Taia McAfee, SASI president and UM NAACP secretary, said that when she first heard about the repairs, she was angry and disappointed. She, SASI secretary Em Gill and UM NAACP president JoJo Brown decided to take this opportunity to write a statement sharing the voices of both groups.
“We felt that, to show the power of the students, we were going to release a joint one,” McAfee said.
She said the university seems to be moving very swiftly to complete this project, so now was the opportune time to speak up.
“Students have been fighting for this since before I came to this university, and I felt like it was very timely and necessary for us to release a statement,” McAfee said.
Brown said the UM NAACP does not support the Confederate soldier statue being in the center of campus.
“It’s not a good look,” Brown said. “That’s really what the drive was for making this statement.”

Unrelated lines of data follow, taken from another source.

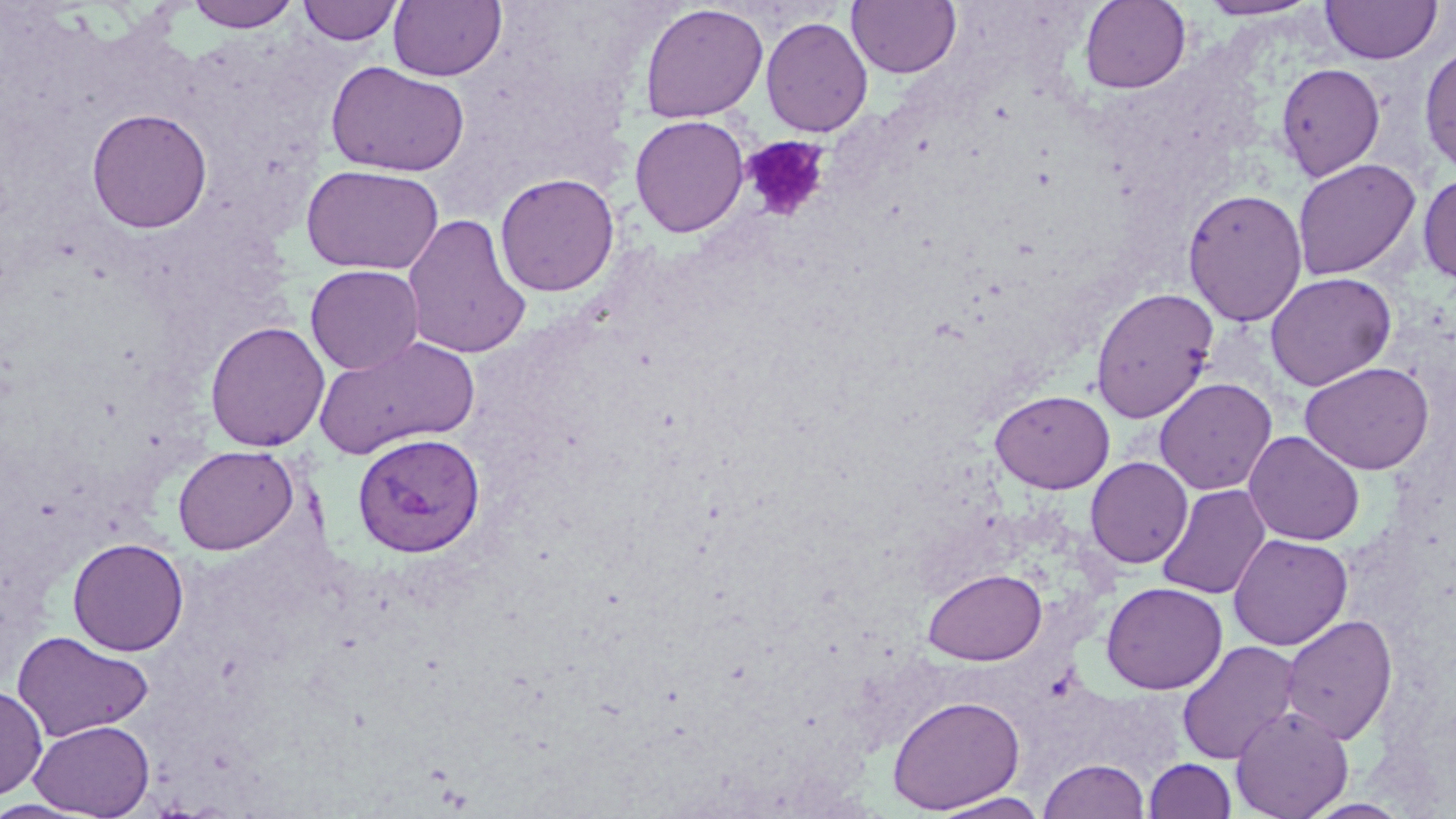
Summary:
  - Coordinate format: approximate bounding boxes as (x1,y1)-(x2,y2) corner pairs in pixels
  - Platelet locations: (741,134)-(830,222)
  - Uninfected red blood cell locations: (186,0)-(300,31), (1079,0)-(1191,94), (1196,0)-(1322,21), (1321,0)-(1442,64), (297,1)-(403,45), (388,1)-(507,82), (847,1)-(961,79), (639,3)-(768,123), (760,16)-(873,137), (1419,43)-(1456,176), (326,60)-(471,177), (1276,63)-(1385,181), (86,108)-(213,233), (629,115)-(749,237), (1292,158)-(1421,280), (301,164)-(444,275), (495,172)-(621,297), (1418,172)-(1456,286), (1182,188)-(1308,327), (402,213)-(532,360), (305,264)-(424,375), (1265,272)-(1397,391), (1090,287)-(1219,423), (204,321)-(330,452), (314,335)-(479,457), (1299,361)-(1435,475), (1154,377)-(1277,495), (989,389)-(1115,494), (1244,430)-(1365,546), (172,445)-(298,555), (1085,457)-(1193,569), (1157,484)-(1270,600), (1229,534)-(1352,650), (67,537)-(189,656), (923,568)-(1047,665), (1101,581)-(1228,695), (1280,615)-(1399,744), (12,631)-(155,742), (1176,640)-(1302,765), (0,684)-(48,801), (887,694)-(1025,814), (1230,705)-(1353,819), (29,720)-(155,818), (1038,758)-(1151,819), (1143,758)-(1237,818), (929,792)-(1050,818), (1300,798)-(1414,818)
  - Plasmodium vivax-infected red blood cell locations: (352,433)-(485,557)
  - Slide-level diagnosis: Plasmodium vivax
  - Modality: optical microscopy
  - Field of view: one of a larger specimen
  - Stain: May-Grünwald-Giemsa
  - Preparation: thin blood smear
  - Image size: 1456×819 pixels
  - Magnification: 1000x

Brown said releasing a statement allowed the voices of the students in SASI and UM NAACP to be heard.
“We’re using this opportunity to make this space on campus more welcome, more comfortable,” Brown said. “A lot of things that happen here happen on other campuses, but because of the history, because of the past, anything that happens on University of Mississippi’s campus is exemplified because of our history.”
She said that for the university to move the statue to the Confederate cemetery on campus or to a museum would be a big success and an opportunity for the university to continue its movement and progression towards diversity and change on campus.
“The University of Mississippi is always stressing how it’s a family,” Brown said. “Families eat dinner at the same table together, and if everybody’s not eating, then how is it a family? It’s a big deal to me that everyone is comfortable.”
Ole Miss administrators have seen the statement and are working to arrange a meeting with representatives from both SASI and UM NAACP, according to Whittington.
The Confederate soldier statue and its contextualization plaque, which have recently been the center of many debates relating to Confederate monuments in Oxford, were damaged when a truck crashed into the statue the night of Sept. 16. The driver, Coty Pierce Lewis, was charged with driving under the influence, expired tag, no proof of liability insurance and no driver’s license. Neither Lewis nor the passenger in the truck with him at the time of the crash was a current or former student or employee of the university.
The University Police Department has released a statement saying nothing indicated that the accident was intentional.
The statue was erected in the Circle in 1906, dedicated by Oxford and Lafayette County citizens. The Chancellor’s Advisory Committee on History and Context, established by Chancellor Jeffrey Vitter to help add context to campus sites and buildings, led the effort to place a contextualization plaque in front of the statue. The plaque was placed in March 2016.